Au nombre de ces inquiétudes, je veux signaler, avant tout, notre niveau d'endettement. Alors même que nos collectivités locales sont parvenues, ces dernières années, à faire diminuer leur endettement de près de la moitié au terme d'efforts lourds mais conséquents, l'Etat semble toujours paralysé par le poids de son endettement. Les chiffres parlent d'eux-mêmes : entre 1996 et 2002, la dette de l'Etat a augmenté de 34 % ; actuellement, elle s'établit à 63 % du PIB et résulte de l'accumulation des déficits budgétaires au cours de cette période. Aujourd'hui, on ne peut se satisfaire de la seule baisse du rythme de progression de la dette, d'autant que les taux, au plus bas, sont susceptibles de remonter avec le niveau du dollar.

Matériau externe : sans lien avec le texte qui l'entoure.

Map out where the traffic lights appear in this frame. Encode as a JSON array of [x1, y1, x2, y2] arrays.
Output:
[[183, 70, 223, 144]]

J'évoquerai, ensuite, la fiscalité. La fiscalité française demeure peu incitative, les cerveaux, les entrepreneurs s'expatrient. Le poids de notre administration reste décourageant : je rappelle que 27 % de la population active travaillent pour l'Etat, contre 15 % en l'Allemagne et au Royaume-Uni. En dépit de ces handicaps, la France est le troisième destinataire des investissements internationaux. Or, monsieur le ministre, malgré cet afflux de capitaux, nous comptons près de 2, 5 millions de chômeurs. Votre premier devoir est d'adapter l'Etat pour que ces investissements se traduisent en emplois.

Dans tous les domaines, les entreprises, petites et grandes - mais aussi les Français - ont effectué des efforts d'adaptation extraordinaires. Au nom de quoi l'Etat serait-il incapable de se réformer ? Il est vrai que, au cours de ces derniers jours, des mesures importantes ont été prises en la matière.

La première des réformes consisterait à calculer les dépenses à partir des recettes, et non l'inverse. Ce préalable, cet état d'esprit, sont à mettre en oeuvre le plus rapidement possible.

Dans la pratique, et pour contraindre les divers ministères à la rigueur et à l'imagination, il serait efficace de bloquer leurs dépenses non pas à l'euro près, mais à l'euro courant. De plus, il serait sain et non aléatoire de calculer ces recettes sur une croissance nulle car, ainsi que nous l'avons vu, c'est là un paramètre essentiel que nous ne contrôlons pas.

Ces principes sont simples. Au nom de quoi l'Etat refuserait-il de gérer son budget comme une entreprise ou un ménage gèrent leurs revenus ? Vingt-quatre années de déficits cumulés ont élevé un endettement « himalayen ». Pas un seul père de famille responsable n'oserait laisser de telles dettes à ses enfants ! C'est pourtant l'attitude de l'Etat.

Il faut néanmoins convenir que ce projet de loi de finances va dans le bon sens, comme je l'ai exposé dans la discussion générale : contrôle des dépenses à l'euro près, légère baisse du déficit, baisse de l'impôt sur les sociétés, mesures anti-délocalisations, réforme des dotations aux collectivités locales. La tendance générale est inversée, il faut maintenant poursuivre et intensifier cette politique.

Tous les gouvernements communiquent et médiatisent leur action. Consacrez une partie de ces dépenses de communication pour expliquer aux Français que c'est leur argent qui est dépensé ! Ils se sentiront concernés alors qu'ils sont souvent indifférents, et l'Etat se sentira un devoir de gestion. Plutôt que de vouloir plaire, il se donnera une obligation de résultat.

Nous connaissons la très grande difficulté de votre tâche. Il vous faudra une grande force de persuasion et une grande sincérité pour donner aux Français la conviction que l'on peut agir et inverser cette tendance dramatique. La démagogie ou le manque de courage de gouvernements successifs a conduit les Français à se démotiver et à faire de Bonjour paresse un livre à succès. La France gâche un formidable potentiel, car son Etat ne se comporte pas comme celui d'un grand pays.

Aujourd'hui, nous vous ouvrons un crédit qui s'appelle la confiance. C'est pourquoi, en dépit de ces observations, la majorité des membres du groupe du Rassemblement démocratique et social européen votera en faveur de la première partie du projet de loi de finances pour 2005.